Every September, local politicians gather at the Union of British Columbia Municipalities to hobnob, network, and lobby one another (and to be lobbied by those companies and organizations paying to get a foot in the door).

They also vote on a laundry list of resolutions, which typically involve deciding what they, as a group, are going to seek from the provincial or federal governments.

This year, the resolution booklet saw New Westminster and Coquitlam suggest that the province allow local governments to reduce the amount of available information about public salaries.

Here’s the background: Each year, public bodies like school districts, municipalities and health authorities release what is called a “Statement of Financial Information.” That statement lists the names and salaries of all employees who make over $75,000.

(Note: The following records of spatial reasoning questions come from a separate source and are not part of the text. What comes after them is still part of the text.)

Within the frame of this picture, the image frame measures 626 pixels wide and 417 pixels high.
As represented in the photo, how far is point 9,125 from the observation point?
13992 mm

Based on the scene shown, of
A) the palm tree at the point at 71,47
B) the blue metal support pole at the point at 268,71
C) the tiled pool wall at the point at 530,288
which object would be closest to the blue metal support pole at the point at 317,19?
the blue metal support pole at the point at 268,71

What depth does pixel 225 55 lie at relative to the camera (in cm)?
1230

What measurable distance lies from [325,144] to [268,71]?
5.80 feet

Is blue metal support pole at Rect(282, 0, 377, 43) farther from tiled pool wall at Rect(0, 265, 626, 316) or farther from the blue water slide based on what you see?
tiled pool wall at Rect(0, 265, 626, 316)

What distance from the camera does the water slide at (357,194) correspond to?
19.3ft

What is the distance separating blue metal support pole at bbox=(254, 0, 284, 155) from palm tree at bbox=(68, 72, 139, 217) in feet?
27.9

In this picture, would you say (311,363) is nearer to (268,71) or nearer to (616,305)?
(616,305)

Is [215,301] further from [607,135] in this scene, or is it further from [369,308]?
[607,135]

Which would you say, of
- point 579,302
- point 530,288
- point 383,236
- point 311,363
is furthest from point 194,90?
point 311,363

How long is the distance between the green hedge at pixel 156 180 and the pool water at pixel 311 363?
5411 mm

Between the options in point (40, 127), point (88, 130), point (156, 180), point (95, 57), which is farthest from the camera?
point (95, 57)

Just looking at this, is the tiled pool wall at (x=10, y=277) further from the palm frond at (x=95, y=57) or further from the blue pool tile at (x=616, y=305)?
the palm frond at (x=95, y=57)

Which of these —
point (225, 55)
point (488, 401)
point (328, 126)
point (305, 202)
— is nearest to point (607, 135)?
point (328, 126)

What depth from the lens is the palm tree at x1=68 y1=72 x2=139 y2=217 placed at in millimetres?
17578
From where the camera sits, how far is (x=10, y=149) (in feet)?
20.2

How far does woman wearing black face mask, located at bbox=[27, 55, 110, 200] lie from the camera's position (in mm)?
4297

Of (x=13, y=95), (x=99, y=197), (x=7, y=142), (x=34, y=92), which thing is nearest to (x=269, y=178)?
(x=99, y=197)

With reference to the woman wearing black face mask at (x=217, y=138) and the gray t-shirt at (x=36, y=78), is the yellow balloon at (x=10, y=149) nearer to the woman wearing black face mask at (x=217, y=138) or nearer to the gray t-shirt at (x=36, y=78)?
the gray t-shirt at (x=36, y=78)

Reporters regularly use that list to write stories on a city’s highest earners: often the city manager, and the heads of major departments. These folks always make more than the mayor and councillors.

The New Westminster resolution suggested that municipalities be allowed to disclose just the positions – and not the names – linked to each salary.

The Coquitlam resolution, meanwhile, said the $75,000 limit should be raised every five years in accordance with inflation. Both passed. And both do sound reasonable.

The crafters of the name issue, for example, suggested that publicly available salary information could be used to harass staff, particularly on social media. And inflation does exist. I get why it might make sense to raise the $75,000 limit in accordance with it.

But there are a couple big problems. First: the reason the public has this information is because it provides a way to keep our government accountable. Those names aren’t just names. They provide insight into how our governments make decisions and who benefits.

In the past couple years, many outlets, including The News, have used those lists – and those names – to show that men continue to hold most of the highest-paying jobs in our municipal governments. If those names go away, so too do those important stories on gender equity.

RELATED: Abbotsford School District management’s gender pay gap at 15%

(P.S.: My union [Unifor] publishes online the contract that sets pay scales for reporters’ salaries at The News and other papers. There is also something to be said for the societal benefits that would come if we were all less squeamish about revealing our pay. Silence over salaries gives power to employers, not employees.)

On the inflation issue, I would have no qualms, except for the glaring fact that most of the politicians at UBCM continually refuse to link their own pay to inflation.

The City of Abbotsford and Fraser Valley Regional District are actually outliers in this, having adopted a scheme that links the pay of politicians directly to their residents’ pay.

RELATED: Abbotsford politicians pay to be tied to residents’ wages

Other municipal politicians don’t seem to think the scheme is such a good idea, though. This year, they endorsed guidelines that suggest politicians should use other politicians’ salaries to set their own wages.

This sounds reasonable, but creates an escalator effect, whereby municipalities curate lists that show their politicians underpaid in comparison to those in other places. It’s a game of leapfrog, with the public paying for politicians to stay off the bottom of the pay list.

Both resolutions probably sound reasonable to someone voting on dozens of proposals over hours. But they are the creeping edge of a system biased (sometimes for understandable reasons, sometimes for cravenness) toward keeping as much information as possible from the public.

Most politicians will tell you they favour openness and accountability. They probably do, in their minds.

But in these and other cases, they are inclined to find excuses here, and reasons there, why actually all that information should stay hidden from the public’s view.

They love accountability and openness until it’s inconvenient. And it’s not their fault that it just always seems inconvenient.